A line of 100 airline passengers is waiting to board a plane. they each hold a ticket to one of the 100 seats on that flight. (for convenience, let’s say that the nth passenger in line has a ticket for the seat number n.)
Unfortunately, the first person in line is crazy, and will ignore the seat number on their ticket, picking a random seat to occupy. all of the other passengers are quite normal, and will go to their proper seat unless it is already occupied. If it is occupied, they will then find a free seat to sit in, at random.

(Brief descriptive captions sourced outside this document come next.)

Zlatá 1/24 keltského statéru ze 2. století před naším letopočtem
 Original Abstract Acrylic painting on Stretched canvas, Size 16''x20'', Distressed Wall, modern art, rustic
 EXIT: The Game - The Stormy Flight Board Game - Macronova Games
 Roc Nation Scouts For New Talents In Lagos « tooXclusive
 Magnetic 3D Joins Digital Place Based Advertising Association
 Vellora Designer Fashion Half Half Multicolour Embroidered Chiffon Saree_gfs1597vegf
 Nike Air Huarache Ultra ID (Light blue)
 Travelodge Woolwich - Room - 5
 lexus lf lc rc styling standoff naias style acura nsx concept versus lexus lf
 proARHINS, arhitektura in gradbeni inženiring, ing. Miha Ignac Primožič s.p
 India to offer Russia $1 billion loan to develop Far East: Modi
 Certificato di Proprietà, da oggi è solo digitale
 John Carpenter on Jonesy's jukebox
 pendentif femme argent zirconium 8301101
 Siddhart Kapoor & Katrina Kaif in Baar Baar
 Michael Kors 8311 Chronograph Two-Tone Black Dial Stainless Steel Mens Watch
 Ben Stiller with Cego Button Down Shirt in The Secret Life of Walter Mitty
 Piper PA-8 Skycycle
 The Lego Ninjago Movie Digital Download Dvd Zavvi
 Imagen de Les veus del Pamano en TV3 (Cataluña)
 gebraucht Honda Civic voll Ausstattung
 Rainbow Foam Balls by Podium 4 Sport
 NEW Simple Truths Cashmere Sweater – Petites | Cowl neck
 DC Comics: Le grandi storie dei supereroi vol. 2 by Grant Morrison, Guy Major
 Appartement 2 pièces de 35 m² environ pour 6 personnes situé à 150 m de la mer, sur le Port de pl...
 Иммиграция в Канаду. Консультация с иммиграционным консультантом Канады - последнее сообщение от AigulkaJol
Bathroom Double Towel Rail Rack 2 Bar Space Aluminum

What is the probability that the last (100th) person to board the plane will sit in their proper seat (#100)?
Solution :
For four passengers, the possiblities are:
(x-ing out the ones that are not possible--because a "normal" passenger would sit in their own seat if it is open)
1234
1243 x
1324 x
1342 x
1423 x
1432 x
2134
2143 x
2314 x
2341 x
2413 x
2431 x
3124
3142 x
3214
3241 x
3412 x
3421 x
4123
4132
4213
4231
4312 x
4321 x
Of the 8 valid possibilities, 1/2 of them have player 4 sitting in the his own seat.
An easier way to think about it:
There are only two (relevant) possible outcomes of a random seat choice:
1) Seat 1 (1/100 chance)
2) Seat 100 (1/100 chance)
3) Some other seat (98/100 chance)
Case 1 - Each other person can sit in their assigned seat, and the last passenger can sit his own. Let's call this a "win"
Case 2 - Each other person can sit in their assigned seat, but the last passenger's seat is taken, and he has to sit in seat 1. Let's call this a "loss"
Case 3 doesn't particularly interest us, because it simply defers the "decision" point to a passenger later, who will make another random choice.
At each point, the chances of randomly choosing seat 1 is the same as randomly choosing seat n, so the chances will always be 1/2, no matter how many seats/passengers we're talking about.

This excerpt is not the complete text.